- [Records provided]:

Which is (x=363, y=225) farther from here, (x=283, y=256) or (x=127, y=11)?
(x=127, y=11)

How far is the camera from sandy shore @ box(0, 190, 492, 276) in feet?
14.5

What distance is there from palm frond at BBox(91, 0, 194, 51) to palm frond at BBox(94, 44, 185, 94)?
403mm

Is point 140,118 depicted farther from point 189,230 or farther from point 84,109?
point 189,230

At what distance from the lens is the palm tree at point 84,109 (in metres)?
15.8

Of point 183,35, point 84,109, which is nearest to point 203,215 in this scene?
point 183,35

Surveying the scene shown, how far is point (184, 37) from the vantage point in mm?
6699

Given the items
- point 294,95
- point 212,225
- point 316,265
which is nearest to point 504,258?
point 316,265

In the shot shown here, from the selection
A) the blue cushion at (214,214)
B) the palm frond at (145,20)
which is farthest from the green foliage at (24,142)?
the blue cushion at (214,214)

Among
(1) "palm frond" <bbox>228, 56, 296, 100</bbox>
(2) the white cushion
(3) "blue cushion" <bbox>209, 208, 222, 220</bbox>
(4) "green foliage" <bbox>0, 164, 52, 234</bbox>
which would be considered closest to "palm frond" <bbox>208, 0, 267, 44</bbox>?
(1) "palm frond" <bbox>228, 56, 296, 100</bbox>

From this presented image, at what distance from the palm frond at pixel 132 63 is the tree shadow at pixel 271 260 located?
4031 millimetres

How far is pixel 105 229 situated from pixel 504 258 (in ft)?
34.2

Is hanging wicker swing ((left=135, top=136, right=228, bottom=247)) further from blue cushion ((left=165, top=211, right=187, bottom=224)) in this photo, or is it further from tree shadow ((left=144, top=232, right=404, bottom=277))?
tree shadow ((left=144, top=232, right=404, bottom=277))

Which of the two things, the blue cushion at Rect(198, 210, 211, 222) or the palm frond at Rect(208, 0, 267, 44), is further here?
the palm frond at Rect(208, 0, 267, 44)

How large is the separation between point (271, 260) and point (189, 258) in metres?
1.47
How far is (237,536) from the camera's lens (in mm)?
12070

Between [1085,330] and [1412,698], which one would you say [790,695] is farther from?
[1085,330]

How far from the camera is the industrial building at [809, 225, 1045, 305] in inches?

- [What you will do]: Format the data above as a numbered list, leaving out the blank lines.

- [Exercise solution]:
1. Which is (x=363, y=225) farther from here, (x=283, y=256) or (x=127, y=11)?
2. (x=127, y=11)
3. How far is the camera from sandy shore @ box(0, 190, 492, 276) in feet?
4. 14.5
5. What distance is there from palm frond at BBox(91, 0, 194, 51) to palm frond at BBox(94, 44, 185, 94)?
6. 403mm
7. Is point 140,118 depicted farther from point 189,230 or farther from point 84,109?
8. point 189,230
9. At what distance from the lens is the palm tree at point 84,109 (in metres)?
10. 15.8
11. Of point 183,35, point 84,109, which is nearest to point 203,215 in this scene?
12. point 183,35
13. Surveying the scene shown, how far is point (184, 37) from the vantage point in mm?
14. 6699
15. Given the items
16. - point 294,95
17. - point 212,225
18. - point 316,265
19. which is nearest to point 504,258?
20. point 316,265
21. In the shot shown here, from the selection
22. A) the blue cushion at (214,214)
23. B) the palm frond at (145,20)
24. which is farthest from the green foliage at (24,142)?
25. the blue cushion at (214,214)
26. Among
27. (1) "palm frond" <bbox>228, 56, 296, 100</bbox>
28. (2) the white cushion
29. (3) "blue cushion" <bbox>209, 208, 222, 220</bbox>
30. (4) "green foliage" <bbox>0, 164, 52, 234</bbox>
31. which would be considered closest to "palm frond" <bbox>208, 0, 267, 44</bbox>?
32. (1) "palm frond" <bbox>228, 56, 296, 100</bbox>
33. From this presented image, at what distance from the palm frond at pixel 132 63 is the tree shadow at pixel 271 260 located?
34. 4031 millimetres
35. How far is pixel 105 229 situated from pixel 504 258 (in ft)?
36. 34.2
37. Is hanging wicker swing ((left=135, top=136, right=228, bottom=247)) further from blue cushion ((left=165, top=211, right=187, bottom=224)) in this photo, or is it further from tree shadow ((left=144, top=232, right=404, bottom=277))?
38. tree shadow ((left=144, top=232, right=404, bottom=277))
39. Which of the two things, the blue cushion at Rect(198, 210, 211, 222) or the palm frond at Rect(208, 0, 267, 44), is further here?
40. the palm frond at Rect(208, 0, 267, 44)
41. How large is the separation between point (271, 260) and point (189, 258) in metres?
42. 1.47
43. How far is (237,536) from the camera's lens (in mm)?
44. 12070
45. Between [1085,330] and [1412,698], which one would you say [790,695] is farther from?
46. [1085,330]
47. How far from the camera is the industrial building at [809, 225, 1045, 305] in inches?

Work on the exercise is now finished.